Thaddeus Baker Hurd (October 23, 1903 – March 12, 1989) was an architect and historian who is known for his interest and extensive research in the history of the city of Clyde, Ohio, United States. Hurd had several jobs in the field of architecture until his retirement in 1967. He was the founder of the Clyde Heritage League, a historical society. His work was contributed to several museums and libraries.

==Background==
Hurd was born on October 23, 1903, in Clyde, Ohio. He was the son of Herman and Jennie Hurd. Herman was a local grocer and was a good friend of Sherwood Anderson, who is well known especially in Clyde for his novel Winesburg, Ohio.

Hurd graduated from Clyde High School in 1920, and attended Oberlin College in Oberlin for two years after graduation. In 1922, he returned to Clyde and taught in a public school for one year. In 1923, Hurd moved to Ithaca, New York for a bachelor's degree, and later a Master of Architecture, from the Cornell University College of Architecture, Art, and Planning. From 1930 to 1933, Hurd was a professor of architecture at Cornell.

==Architectural career==
Before attending graduate school at Cornell, Hurd moved to Pittsburgh, Pennsylvania, to work at an architecture firm for one year. After achieving his Master of Architecture degree, Hurd obtained several New Deal architectural jobs, which mostly took place in Raleigh, North Carolina, until 1944. He then moved to Detroit, Michigan, for a career at the Great Lakes Steel Corporation, a major steel producer at the time. In 1949, Hurd returned to Ohio to join the Toledo architectural firm Britsch and Munger. He worked at this firm until 1955, when he worked as a self-employed architect until he retired in 1967.

==Historical research==
Hurd moved back to Clyde during his retirement, and had a large interest in the history of the city. Earlier, in 1957, Hurd was a prominent figure in the reestablishment of the Sandusky County Historical Society. In 1975, he established the Clyde Heritage League, a historical society and the parent organization of several museums in Clyde. He was also a member of several other historical societies in the Clyde area and across the state of Ohio. Hurd is best known in the city for his collection and preservation of information and genealogical data as well as thousands of historic pictures, documents, and other items. Collections of his research are kept in several local museums and libraries.

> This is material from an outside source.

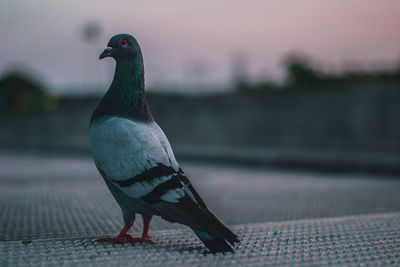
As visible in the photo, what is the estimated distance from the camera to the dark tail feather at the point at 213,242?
8.25ft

A great portion of his research focused on notable residents of Clyde, mainly Sherwood Anderson, the author of the 1919 short story cycle Winesburg, Ohio, which was based on Clyde, and on James B. McPherson, a career United States Army officer who served as a General in the Union Army during the American Civil War. Anderson maintained a somewhat negative reputation in Clyde in the 20th century because his realistic novel Winesburg, Ohio was seen by many as a ridicule to the city, and residents felt that some characters and situations in the novel reflected their personal lives. Hurd is noted for helping to change their perspective of Anderson and his work in the town through his research.

==Memorials==
On July 21, 2015, Cherry Street Park in Clyde was officially renamed to Thaddeus Hurd Park when resolution 2015-34 was passed by Clyde City Council. Scott Black, the Mayor of Clyde, said that "it might take a while for older residents to adapt to the name change, but it will eventually catch on."

On December 21, 2021, Clyde City Council officially rescinded Resolution 2015–34 with the passage of Resolution 2021–62 by a unanimous vote 5–0, allowing the park to revert to its original Cherry Street Park name.